Westland Studios was a recording studio located in Dublin, Ireland. It was located on Lombard Street, less than a minute's walk from Pearse Station. It was opened in 1985 and closed in August 2018. Between 1985 and 2010 it was under the management of Tom Costello and his daughter Deirdre Costello and was leased out to producer and engineer Alwyn Walker from 2010 until its closure in 2018.

Early history
The studio opened in 1976 under the name Lombard Sound and was the first 2-inch 24-track studio in Ireland. Briefly it was named Miracle Studios (as seen on the credits of the album "Aliens" by Horslips). It had a very large board of directors composed of recording artists, record label owner and artist managers. The studio ran under this format until 1984 when they sold all of the equipment and disbanded the company. Two of the directors (Tom Costello and Brian Molloy) of Lombard Sound took over the lease of the studio area and rebuilt the studio to a higher standard and extended the overall area of the studio facility. It re-opened quietly in October 1985 with its first session with Bill Whelan.
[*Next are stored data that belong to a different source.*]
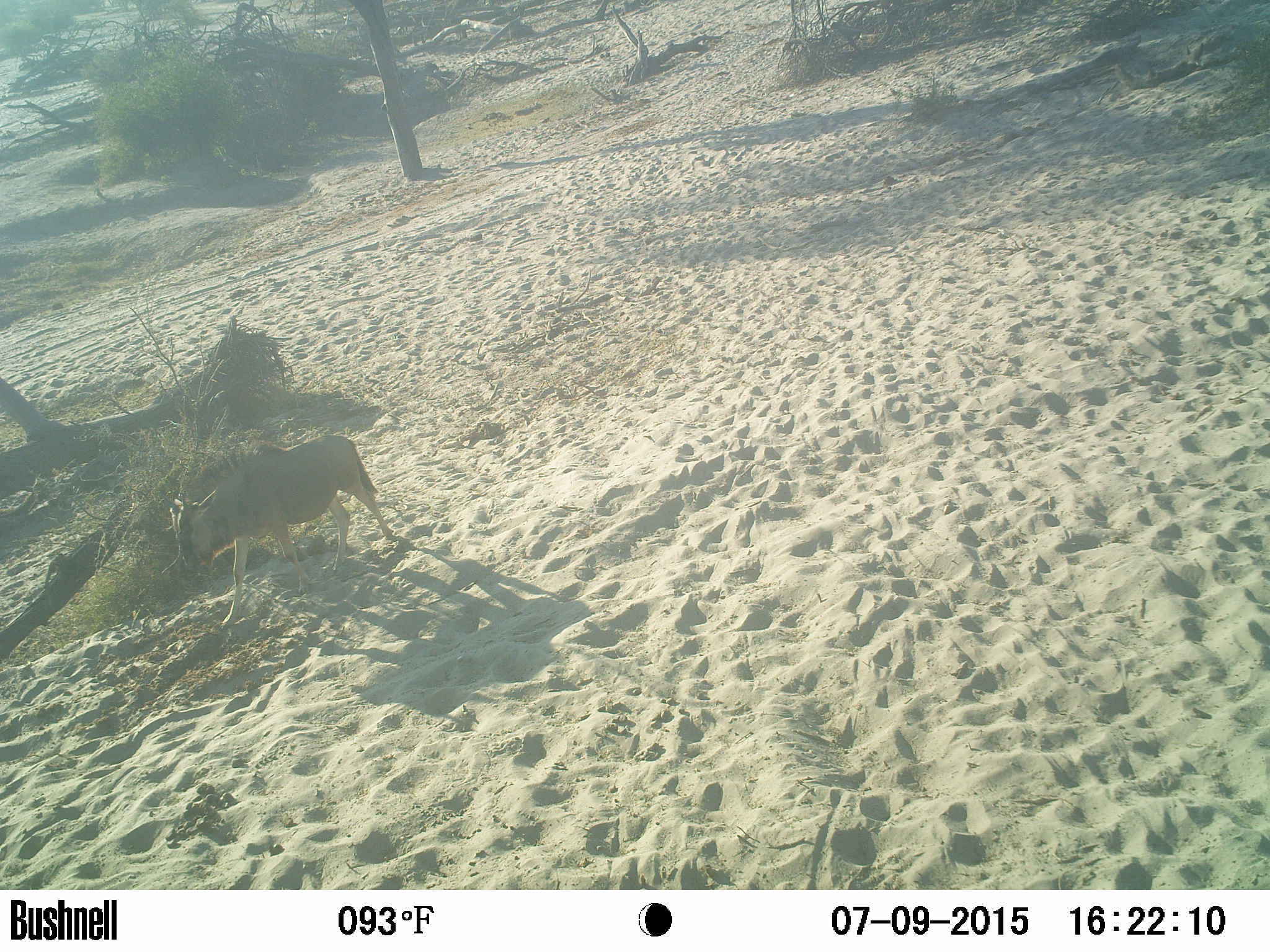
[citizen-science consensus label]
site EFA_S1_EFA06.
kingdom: Animalia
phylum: Chordata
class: Mammalia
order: Artiodactyla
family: Bovidae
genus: Tragelaphus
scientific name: Tragelaphus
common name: kudu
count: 1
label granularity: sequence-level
Daire Winston was the house engineer at the time.

Past Clients
U2, Bob Dylan, Bryan Adams, The Corrs, Van Morrison, The Dubliners, Placebo, The Mighty Stef, Cathy Davey, Hozier, Miley Cyrus, Phil Coulter, Aslan, Ryan Sheridan, Migos, J. Cole, Toucan, Elevation Falls and Tyler The Creator.

Fate
Despite the studio's popularity in 2018 due to rising rental costs in Dublin City the studio closed its doors marking the end of 42 years of music recording history. The rooms are currently used for podcast recordings by headstuff under the name "The Podcast Studios". Westland's former manager Alwyn Walker currently works as an online mix engineer.

References

External links

Official Westland Studios website
The Podcast Studios
Alwyn The Mix Engineer

Recording studios in Ireland
Companies based in Dublin (city)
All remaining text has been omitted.